Time To X topics are hot these days as marketers scramble to figure out ways to increase their revenues and conversion and streamline their processes for the new One-Ask-One-Answer world.
Right now, there are a few dozen TTs (Time To X), but the three that you should know about are below, along with a brief description of what they mean.
TTI – TIME TO INFORMATION
How fast can the user get the information they’re looking for? Traditionally, the time starts from wherever they’re browsing/searching. So, if I decide to look for a tami (often used in baking) that I saw on BakingTok (TikTok videos about baking), the clock starts counting from the moment I start searching till I get to a site that sells tamis and am browsing/carting them. Just as a warning, the vendors who tell you that they can pinpoint TTI “from conception” tend to be shady hucksters. Unless you’re in someone’s brain, it’s impossible to determine the EXACT second they decide. I can tell you from years of usability that users can’t even articulate it. It’s fine to start at search or someplace else.
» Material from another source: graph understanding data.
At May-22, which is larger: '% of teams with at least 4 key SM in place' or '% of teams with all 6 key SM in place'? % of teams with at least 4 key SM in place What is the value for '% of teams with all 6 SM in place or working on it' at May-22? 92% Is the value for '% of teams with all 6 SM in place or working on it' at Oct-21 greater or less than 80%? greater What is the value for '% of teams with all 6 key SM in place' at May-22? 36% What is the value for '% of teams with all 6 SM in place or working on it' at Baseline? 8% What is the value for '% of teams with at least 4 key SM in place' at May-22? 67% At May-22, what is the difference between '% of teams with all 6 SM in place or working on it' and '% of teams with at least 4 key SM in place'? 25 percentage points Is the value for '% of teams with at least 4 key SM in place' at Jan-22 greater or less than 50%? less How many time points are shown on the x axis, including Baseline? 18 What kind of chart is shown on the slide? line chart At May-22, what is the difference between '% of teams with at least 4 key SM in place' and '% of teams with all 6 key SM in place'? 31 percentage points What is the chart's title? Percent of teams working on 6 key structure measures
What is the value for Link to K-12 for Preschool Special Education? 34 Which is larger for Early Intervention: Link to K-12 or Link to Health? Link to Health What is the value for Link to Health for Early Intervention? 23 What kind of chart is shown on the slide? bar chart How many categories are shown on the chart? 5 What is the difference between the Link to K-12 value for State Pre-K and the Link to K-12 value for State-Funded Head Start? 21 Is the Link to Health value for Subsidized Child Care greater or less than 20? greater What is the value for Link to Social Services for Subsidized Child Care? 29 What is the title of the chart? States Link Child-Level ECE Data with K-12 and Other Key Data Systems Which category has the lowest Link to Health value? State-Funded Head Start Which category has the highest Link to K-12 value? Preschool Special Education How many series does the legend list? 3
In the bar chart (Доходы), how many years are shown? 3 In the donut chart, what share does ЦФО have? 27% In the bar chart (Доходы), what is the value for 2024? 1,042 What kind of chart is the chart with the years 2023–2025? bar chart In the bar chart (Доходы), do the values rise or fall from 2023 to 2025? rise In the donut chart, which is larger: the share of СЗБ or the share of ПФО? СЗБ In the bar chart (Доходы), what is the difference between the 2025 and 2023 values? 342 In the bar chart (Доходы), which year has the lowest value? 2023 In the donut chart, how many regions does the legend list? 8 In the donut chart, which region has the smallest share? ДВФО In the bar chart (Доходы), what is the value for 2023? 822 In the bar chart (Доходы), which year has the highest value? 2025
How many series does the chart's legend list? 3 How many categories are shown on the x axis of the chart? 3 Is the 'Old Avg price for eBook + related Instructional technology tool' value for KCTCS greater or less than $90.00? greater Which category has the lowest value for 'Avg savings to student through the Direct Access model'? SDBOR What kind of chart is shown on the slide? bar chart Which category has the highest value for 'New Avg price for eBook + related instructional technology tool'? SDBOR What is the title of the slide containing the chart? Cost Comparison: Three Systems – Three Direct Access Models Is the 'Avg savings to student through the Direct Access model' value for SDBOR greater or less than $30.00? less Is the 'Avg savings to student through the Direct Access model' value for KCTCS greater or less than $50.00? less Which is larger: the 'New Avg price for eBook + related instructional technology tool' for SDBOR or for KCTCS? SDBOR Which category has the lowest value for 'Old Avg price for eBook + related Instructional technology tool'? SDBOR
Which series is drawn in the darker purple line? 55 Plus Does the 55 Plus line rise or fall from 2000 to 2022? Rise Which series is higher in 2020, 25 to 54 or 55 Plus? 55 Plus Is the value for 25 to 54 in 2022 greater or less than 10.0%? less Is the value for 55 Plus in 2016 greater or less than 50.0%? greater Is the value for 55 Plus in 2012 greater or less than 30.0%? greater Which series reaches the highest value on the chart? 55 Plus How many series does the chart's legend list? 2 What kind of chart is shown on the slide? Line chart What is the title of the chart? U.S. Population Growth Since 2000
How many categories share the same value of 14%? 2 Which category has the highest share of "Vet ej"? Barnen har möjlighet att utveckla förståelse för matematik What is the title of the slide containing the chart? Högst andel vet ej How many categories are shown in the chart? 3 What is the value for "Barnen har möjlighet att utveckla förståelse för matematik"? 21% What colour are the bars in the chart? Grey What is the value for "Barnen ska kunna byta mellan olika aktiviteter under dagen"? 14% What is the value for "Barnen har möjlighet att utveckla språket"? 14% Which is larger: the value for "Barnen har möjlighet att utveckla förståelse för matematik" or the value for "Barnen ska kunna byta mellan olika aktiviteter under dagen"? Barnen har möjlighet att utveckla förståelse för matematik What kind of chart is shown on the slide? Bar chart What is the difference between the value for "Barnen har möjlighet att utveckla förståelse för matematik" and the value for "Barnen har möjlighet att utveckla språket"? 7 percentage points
This metric has value because it indicates how findable your goods/services are. With the rise of Voice Search, being easily accessible/findable – and fast — is critical.
Marketers are using hybrid models of TTI in many ways. One of the most impactful is to start the clock from the referring URL (using a pre-set metric) till the visitor gets to what they want on your site. Some companies measure to the time the user Adopts to Cart (aka adds something to their basket.) Others measure to the time the user starts making their selections (choosing size, color, etc.) You do you. Just please do it consistently.
If your goal is lead generation for sales, direct marketing, or otherwise, and you have an inquiry site, you can measure TTI as well. Typically, it works best if you measure till the First Field in the inquiry form, whether the user is signing up for a white paper, asking for a quote, registering for an event, etc. Some companies do segregate each type of inquiry, which can be uber-beneficial. However, if it’s too much, just lump all your lead generation efforts into one bucket.
Many eCommerce marketers assign a special TTI value to people who use their internal text search. Tracking this and then acting on it can be a big score because search adopters usually have some of the highest propensity to purchase metrics of your visitors.
TTT – TIME TO TRANSACTION
How fast can the user buy (complete their transaction?) Some companies start this from Google, Facebook, or wherever the visitor came from, but it’s often easier to do it from the moment the user lands on your site. Other businesses separate the direct/no-referrer traffic or compare repeat visitors to new visitors or mobile visitors to desktop visitors. It’s often best to do one overall metric for a while so you get acclimated to analyzing and acting on the results. Then, you can go hog wild and split things up seven ways to Sunday.
Time to Transaction is incredibly indicative of your overall success. It can precisely target where you have the most friction in your process and how it impacts your revenues. (To best do this on a shoestring budget, do a few time trials on your own to see how fast you can complete different types of orders.) This is also especially helpful for companies with legacy traffic: Catalogers, radio/TV advertisers, two-step marketers, and the like.
Don’t take orders? Only want an inquiry? Measure the final capture as your endpoint instead. (Final capture = the last step of the inquiry and/or when the user hits the call-to-action after submitting their information for your whitepaper, webinar, special event, etc.)
Friction is a big issue these days, and it’s not talked about nearly enough. Friction impacts what happens on your site from a user’s perspective, but it also influences whether the folks who send you traffic think your site is worthy of their referrals. The more friction they believe you have, the more points their algos take away from you. Speed and web performance are critical, but there are other things that are important too when it comes to friction – use of pop-ups and modals, registration/login processes, location sniffing, cookie messaging with multiple consent choices, etc. The more friction you eliminate, the better your results will be.
TTV – TIME TO VALUE
When you’re first starting out in Marketing, you often learn that Time to Value (TTV) measures the length of time it takes for a new customer to realize value in your product(s.)
As time goes on, you’ll find many other definitions of TTV. You’ll find companies that measure TTV as the time it takes for a 1x customer to become a 2x customer or that some companies measure TTV only for new customers. On the other hand, Salesforce measures TTV as “the time between a business request and the initial delivery of that request.”
How should YOU measure it? Whatever way it will help you improve your business…. Or don’t measure it all. Seriously. Artificial Intelligence/Machine Learning has put our reporting on the world’s most potent steroids. There’s no shortage of information you can get. The key is to figure out what will make a difference in your business and what you’ll actually use.
Measure things that matter to you.
Bottom line: name/call TTV as you wish; just do it consistently. And, if you want to start somewhere with the Time To metrics, measure the time it takes to find you (TTI) and the time it takes to buy (TTT.) Then, figure out where there’s friction and how you can reduce/avoid it.